Yeah, summing positions doesn't make a lot of sense to me, unless you're trying to have a "center of mass" operator, rather than a position operator. If you have two particles, the first, with mass $m_1$ at position $\vec{r}_1$ and the second, with mass $m_2$, at position $\vec{r}_2$, then the center of mass will be given by:

$\vec{R}_{com} = \frac{1}{m_1 + m_2} (m_1 \vec{r}_1 + m_2 \vec{r}_2)$

For equal-mass particles,

$\vec{R}_{com} = \frac{1}{2} (\vec{r}_1 + \vec{r}_2)$

 

[atyy]

Is it not true that X⊗Y and X⊗I+I⊗Y would both yield symmetric measurements on a 2 particle system with identical particles?

Let Y = I.

Then X1⊗I2 means we measure the spin of particle 1. But since the particles are identical, we don't know which is particle 1.

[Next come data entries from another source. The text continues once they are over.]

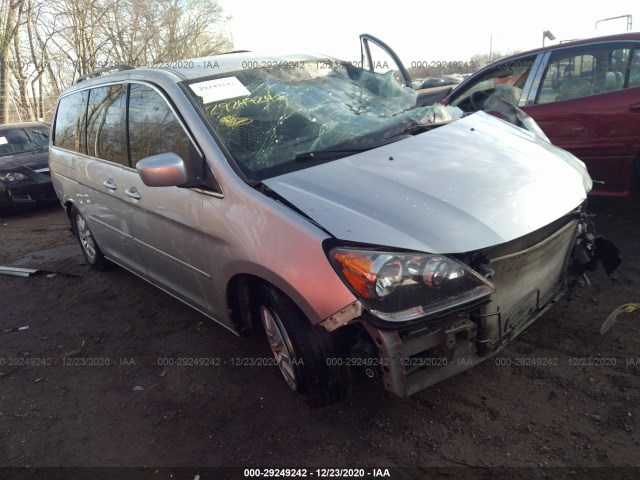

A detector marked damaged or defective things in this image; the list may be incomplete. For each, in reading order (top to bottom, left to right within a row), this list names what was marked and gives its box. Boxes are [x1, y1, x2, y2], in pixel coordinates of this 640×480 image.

shattered windshield [185, 60, 460, 180]
damaged silver minivan [47, 52, 616, 404]
exposed headlight [330, 248, 496, 322]
bent hood [264, 113, 592, 255]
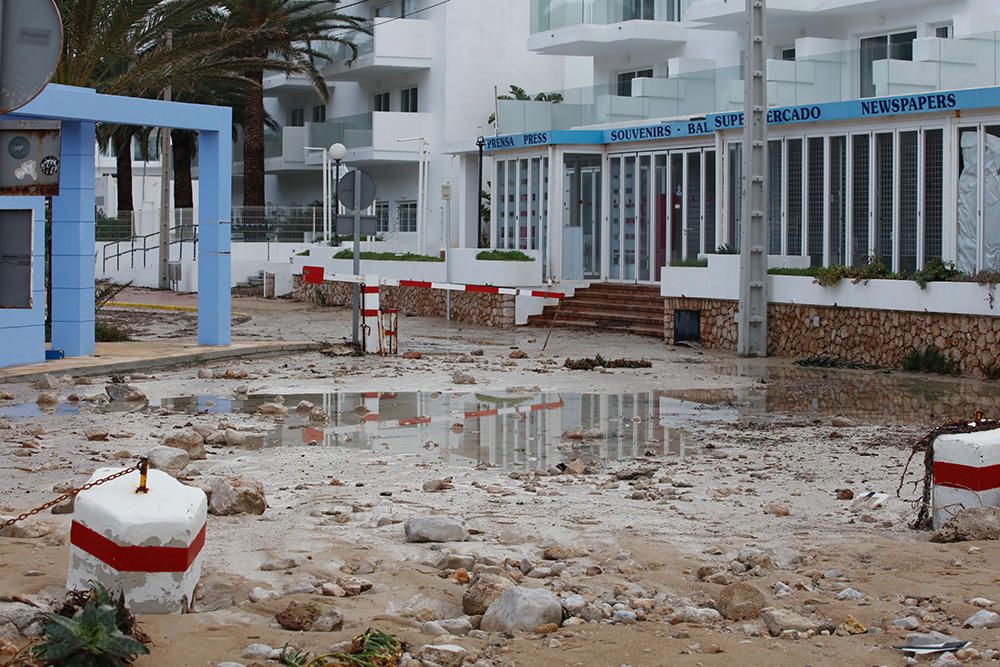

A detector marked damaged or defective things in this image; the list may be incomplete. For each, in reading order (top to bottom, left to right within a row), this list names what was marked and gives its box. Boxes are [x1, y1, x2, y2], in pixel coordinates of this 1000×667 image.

rusty chain [0, 456, 148, 528]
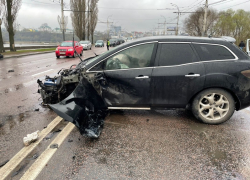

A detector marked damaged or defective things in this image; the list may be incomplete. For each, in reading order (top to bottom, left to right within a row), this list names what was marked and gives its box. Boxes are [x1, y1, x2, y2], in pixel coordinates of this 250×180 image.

severely damaged car [37, 36, 250, 138]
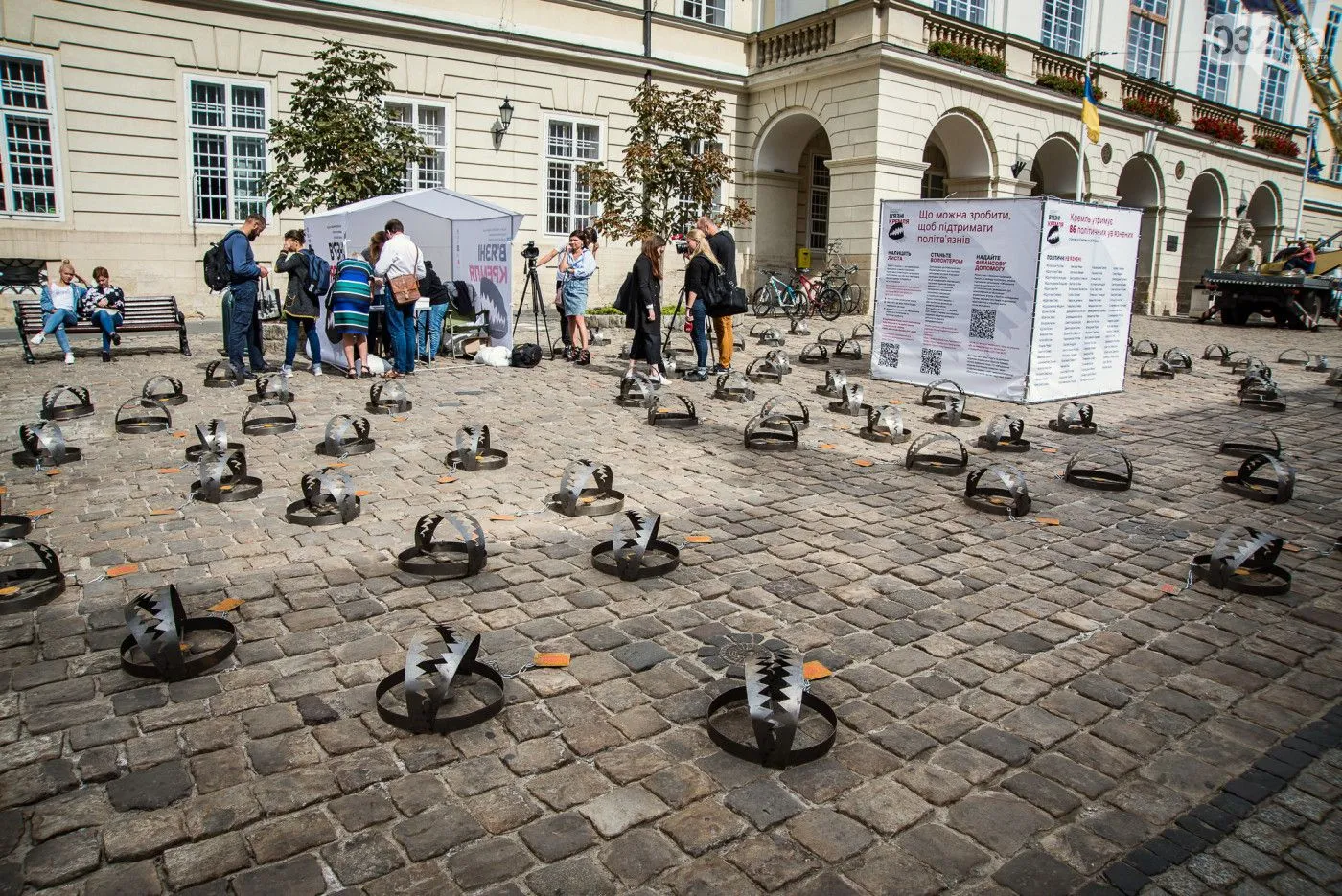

If we know the operator for the single non-identical particle, we can get operators for identical particles by
http://phy.ntnu.edu.tw/~changmc/Teach/SM/ch01.pdf (Eq 70)
http://yclept.ucdavis.edu/course/242/2Q_Fradkin.pdf (Eq 1.155)

 

[atyy]

Is it not true that X⊗Y and X⊗I+I⊗Y would both yield symmetric measurements on a 2 particle system with identical particles?

I guess you are saying, let Y = X.

In this case, X⊗X and X⊗I+I⊗X should commute. (Sorry for my screwy notation.)

But for better notation (or at least one done by a professional) look at http://yclept.ucdavis.edu/course/242/2Q_Fradkin.pdf, which I linked above, and see the comment on two-body operators around Eq (1.167).

Perhaps Shankar's discussion is a little bit confusing at this point. He talks about measuring the positions of both particles, and maybe he should have talked about measuring the position of one particle. But anyway, his point is just that things should be properly symmetrized.